begin ARTICLE
As if being uber-pregnant wasn't hard enough on its own.

The nesting instinct...

(Sorry, had to wipe sneeze off computer screen)

...kicked in about two weeks ago.  I was a cooking madwoman. I've got casseroles and lasagna and all sorts of pretty things in the newly-cleaned out and organized freezer.   I cleaned like there was no tomorrow...or like Martha Stewart was coming over tomorrow.  Whichever.

Then, the pollen plague kicked in, and I've felt like death ever since.  

Oh, the injustice.

Anyway, here is an update in pictures of what's been going on.
Luke called a girl last Friday.  This being the day after another girl called him.  He uses his hands a lot when he talks on the phone.  I may or may not have videotaped a large portion of his conversation to show him when he's older.  You're welcome, Luke.
We went to our church's egg hunt last Saturday.  My kids put all their eggs in one basket.  Emma came home covered in mud.  It was a good day.
end ARTICLE
begin INFORMATION SUPPLIED
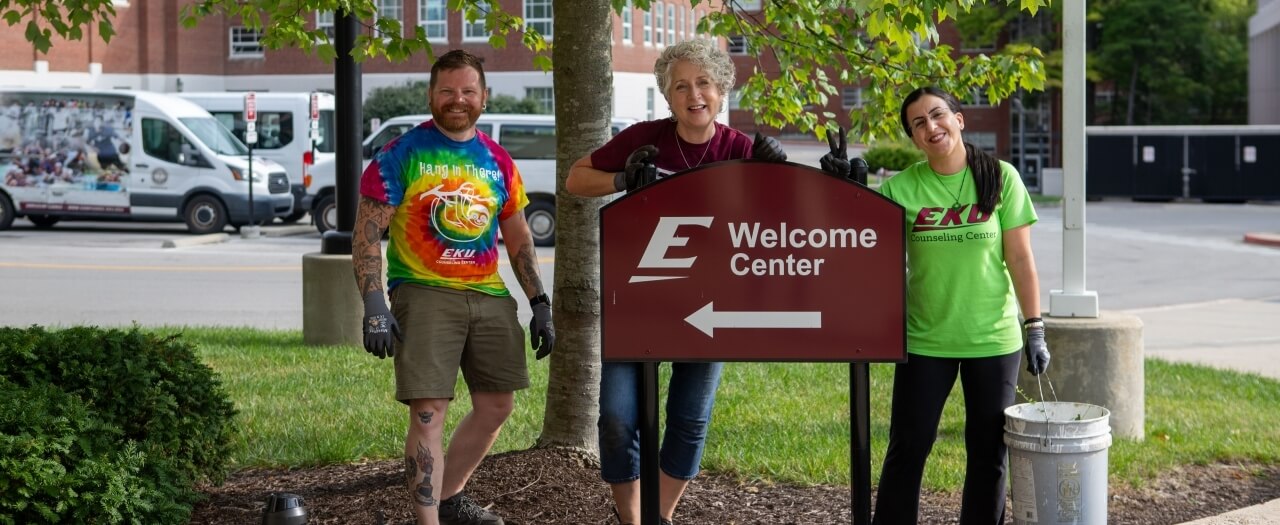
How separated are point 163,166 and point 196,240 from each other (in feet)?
7.59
end INFORMATION SUPPLIED
■ TASK REQUIREMENTS:
- 1) In the blog post, what was Emma covered in when she came home from the egg hunt?
- 2) For each statement, say whether it agrees with the blog post, and quote the words that decide it. (a) Luke called a girl the day after another girl had called him. (b) The nesting instinct started about a month ago. (c) The church egg hunt took place last Saturday.
- 3) Continue the blog post about nesting and the pollen plague from its last sentence.
The data has no role here.

■ ANSWER SET:
- 1) Mud.

- 2)
(a) Yes: "This being the day after another girl called him."
(b) No: "kicked in about two weeks ago."
(c) Yes: "We went to our church's egg hunt last Saturday."

- 3)
The Easter Bunny was very kind to my kids.  They got Zhu Zhu Pets in their baskets.  While they enjoyed them a great deal, poor, long-suffering Tootie was not a fan.  Which, of course, led to all of us finding ways to chase her around with them.
They were mumbling something quietly here.  Tootie was on high alert.
"I will protect you, Mom, from the evil, tail-less talking squirrels."
"Did that one just move?"
"I think I can protect you better from over here...sitting on your feet.  Help."

I love, love, love this picture.  Luke adores his big sister.
It's only April and she's already got new freckles.
I love this face.
The pink ladies' club.  I smiled through the pain.  My ear and my abdomen were both nearing explosion.

Finally, this is why Tootie likes Grandmama and Granddaddy's house better than ours:
She can exert her dominance here.  And sit on the furniture.
"You WILL respect me, little man.  FEAR the Tootmeister."


I will end the post here.  I have lots more pictures and things to say, but I'm out of Kleenex, so...The End.